• _Document source_:
= = = = = = =
2. D'une part, aux termes de l'article R. 723-53 du code de sécurité intérieure : " L'autorité de gestion peut résilier d'office l'engagement du sapeur-pompier volontaire : 1° S'il ne satisfait plus à l'une des conditions prévues à l'article R. 723-7, après mise en œuvre, le cas échéant, des dispositions de l'article R. 723-47 ". L'article R. 723-7 du même code subordonne l'engagement d'un sapeur-pompier volontaire à des conditions d'aptitude physique et médicale définies par arrêté du ministre chargé de la sécurité civile et correspondant aux missions effectivement confiées aux sapeurs-pompiers volontaires.

3. D'autre part, aux termes de l'article 1er de l'arrêté du 6 mai 2000 fixant les conditions d'aptitude médicale des sapeurs-pompiers professionnels et volontaires et les conditions d'exercice de la médecine professionnelle et préventive au sein des services départementaux d'incendie et de secours : " (...) le sapeur-pompier volontaire (...) en position d'activité, doivent remplir les conditions d'aptitude médicale définies dans le présent arrêté pour participer aux missions et accomplir les fonctions qui leur sont dévolues. (...) ". Aux termes de l'article 2 de cet arrêté : " L'aptitude médicale du sapeur-pompier est prononcée par un médecin sapeur-pompier habilité /(...)/L'habilitation est subordonnée à l'acquisition d'une formation initiale ou continue à la détermination de l'aptitude médicale définie au présent arrêté ". Aux termes de l'article 3 de cet arrêté : " L'évaluation médicale s'appuie sur un document d'orientation spécifique ou, à défaut, sur l'instruction en vigueur lors de cette évaluation n° 2100/DEF/DCSSA/AST/AME rédigée par la direction centrale du service de santé des armées relative à la détermination de l'aptitude médicale à servir en s'aidant de la cotation des sigles S, I, G, Y, C, O et P ". Aux termes de l'article 10 de l'arrêté du 6 mai 2000 : " Pour être maintenu en activité opérationnelle, les profils seuils exigés sont les suivants : 1° Pour un sapeur-pompier professionnel ou volontaire toute mission : Jusqu'à trente-neuf ans, profil B (...) ". Selon le tableau figurant à l'article 4 de cet arrêté, pour le sigle Y qui correspond aux yeux et à la vision, le profil B ne doit pas avoir un coefficient supérieur à 3.
= = = = = = =
• _Consigne A_:
Répondez aux questions suivantes à partir du document source.
(i) D'après l'article R. 723-53 du code de sécurité intérieure, qui peut résilier d'office l'engagement du sapeur-pompier volontaire ?
(ii) Selon l'article 2 de l'arrêté du 6 mai 2000, par qui l'aptitude médicale du sapeur-pompier est-elle prononcée ?
(iii) Pour le sigle Y, quel coefficient le profil B ne doit-il pas dépasser ?
• _Consigne B_:
Rédigez la suite de l'extrait sur l'aptitude médicale des sapeurs-pompiers volontaires, à partir de sa dernière phrase.
= = = = = = =
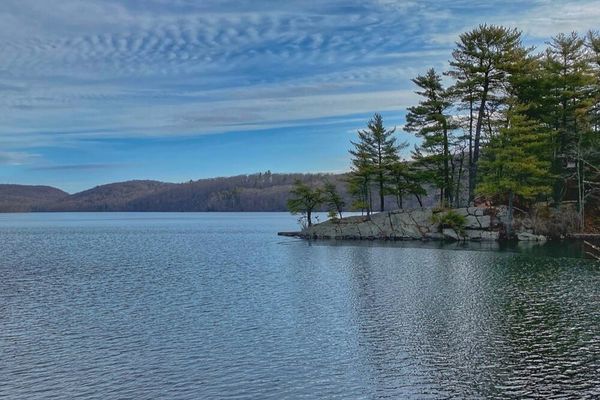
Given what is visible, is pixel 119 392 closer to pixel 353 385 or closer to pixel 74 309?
pixel 353 385

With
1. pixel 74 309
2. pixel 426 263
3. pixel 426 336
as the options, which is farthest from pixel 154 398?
pixel 426 263

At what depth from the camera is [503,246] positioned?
181ft

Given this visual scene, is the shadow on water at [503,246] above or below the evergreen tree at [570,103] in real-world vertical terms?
below

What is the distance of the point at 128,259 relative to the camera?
5269cm

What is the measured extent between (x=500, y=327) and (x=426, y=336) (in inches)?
148

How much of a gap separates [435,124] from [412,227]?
13422mm

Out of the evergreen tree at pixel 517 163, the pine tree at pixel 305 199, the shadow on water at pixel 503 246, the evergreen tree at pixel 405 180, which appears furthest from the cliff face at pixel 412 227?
the evergreen tree at pixel 405 180

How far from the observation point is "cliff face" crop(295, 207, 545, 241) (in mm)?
62438

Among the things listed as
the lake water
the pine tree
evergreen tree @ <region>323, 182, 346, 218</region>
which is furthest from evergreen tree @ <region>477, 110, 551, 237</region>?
the pine tree

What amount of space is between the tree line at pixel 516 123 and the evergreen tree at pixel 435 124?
0.13 metres

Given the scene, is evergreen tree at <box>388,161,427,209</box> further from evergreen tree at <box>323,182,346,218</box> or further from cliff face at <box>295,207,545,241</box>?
evergreen tree at <box>323,182,346,218</box>

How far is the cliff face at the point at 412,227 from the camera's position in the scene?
2458 inches

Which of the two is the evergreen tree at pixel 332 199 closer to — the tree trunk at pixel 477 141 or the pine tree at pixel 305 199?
the pine tree at pixel 305 199

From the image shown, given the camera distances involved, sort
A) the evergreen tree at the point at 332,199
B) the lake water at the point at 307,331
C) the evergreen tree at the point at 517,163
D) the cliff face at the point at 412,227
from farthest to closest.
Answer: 1. the evergreen tree at the point at 332,199
2. the cliff face at the point at 412,227
3. the evergreen tree at the point at 517,163
4. the lake water at the point at 307,331
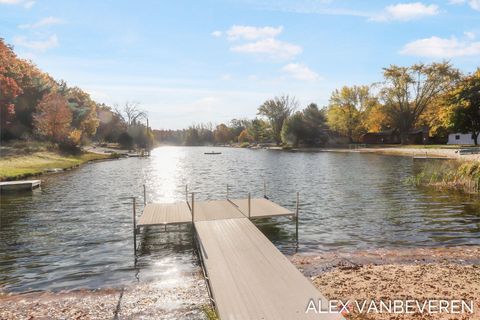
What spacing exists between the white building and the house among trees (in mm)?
8170

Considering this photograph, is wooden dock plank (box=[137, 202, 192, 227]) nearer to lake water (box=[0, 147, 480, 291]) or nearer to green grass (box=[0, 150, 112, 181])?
lake water (box=[0, 147, 480, 291])

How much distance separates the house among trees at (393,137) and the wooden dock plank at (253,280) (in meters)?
107

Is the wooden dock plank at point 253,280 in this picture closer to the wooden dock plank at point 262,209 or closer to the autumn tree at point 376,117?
the wooden dock plank at point 262,209

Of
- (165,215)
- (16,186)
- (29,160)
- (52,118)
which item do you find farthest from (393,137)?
(165,215)

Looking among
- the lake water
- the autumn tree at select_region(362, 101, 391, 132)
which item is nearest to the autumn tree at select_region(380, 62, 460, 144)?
the autumn tree at select_region(362, 101, 391, 132)

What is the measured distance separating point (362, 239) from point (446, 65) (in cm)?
A: 9033

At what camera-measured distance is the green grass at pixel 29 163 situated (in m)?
39.7

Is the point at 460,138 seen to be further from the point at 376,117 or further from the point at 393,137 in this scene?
the point at 393,137

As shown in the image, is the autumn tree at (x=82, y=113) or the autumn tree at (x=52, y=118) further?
the autumn tree at (x=82, y=113)

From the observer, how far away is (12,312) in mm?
9891

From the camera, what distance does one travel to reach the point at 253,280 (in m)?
9.82

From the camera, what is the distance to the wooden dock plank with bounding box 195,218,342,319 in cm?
818

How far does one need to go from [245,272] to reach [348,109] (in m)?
110

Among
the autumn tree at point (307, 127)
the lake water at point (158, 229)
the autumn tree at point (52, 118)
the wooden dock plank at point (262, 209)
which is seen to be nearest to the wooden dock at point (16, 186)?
the lake water at point (158, 229)
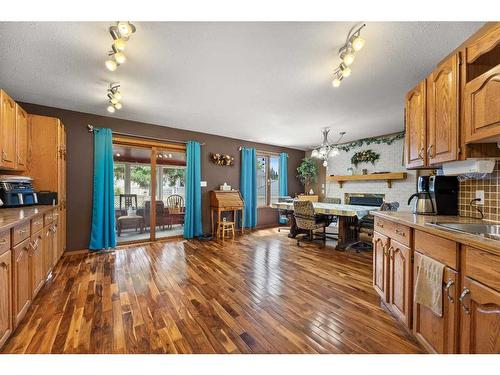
= = = = = = =
• _Corrigé A_:
(i) L'autorité de gestion.
(ii) Par un médecin sapeur-pompier habilité.
(iii) Le coefficient 3.

• _Corrigé B_:
4. Enfin, l'article 24 de cet arrêté prévoit que : " La confirmation de l'inaptitude ou de l'aptitude à poursuivre le service avec une activité adaptée doit faire l'objet, dans le délai maximum de deux mois, d'un examen du dossier du sapeur-pompier volontaire concerné par les membres de la commission d'aptitude aux fonctions de sapeur-pompier volontaire. ". Aux termes de l'article 25 de cet arrêté : " La décision de la commission d'aptitude aux fonctions de sapeur-pompier volontaire est susceptible de recours si, par l'intermédiaire de son médecin de centre, le sapeur-pompier demande l'avis d'une commission zonale d'aptitude aux fonctions de sapeur-pompier volontaire. (...) ".

5. Il ressort des pièces du dossier que, le 5 octobre 2016, lors de la visite médicale de maintien en activité, M. D... a été déclaré inapte définitivement, après un examen de son acuité visuelle réalisé par le docteur B......, compte tenu d'une cotation 4 au sigle Y du SIGYCOP.

6. En premier lieu, M. D... soutient que l'avis d'inaptitude rendu par le docteur B...... le 5 octobre 2016 est irrégulier. Il fait valoir tout d'abord que ce médecin aurait dû refuser la mission en application de l'article 27 de l'arrêté du 5 octobre 2016, aux termes duquel : " conformément au code de déontologie médicale, et notamment ses articles 100 et 105, le médecin sapeur-pompier ne peut accepter une mission de contrôle ou d'expertise auprès d'un sapeur-pompier dont il est le médecin traitant, ou celui des membres de sa famille habitant avec lui ou affecté dans le même centre d'incendie et de secours. ".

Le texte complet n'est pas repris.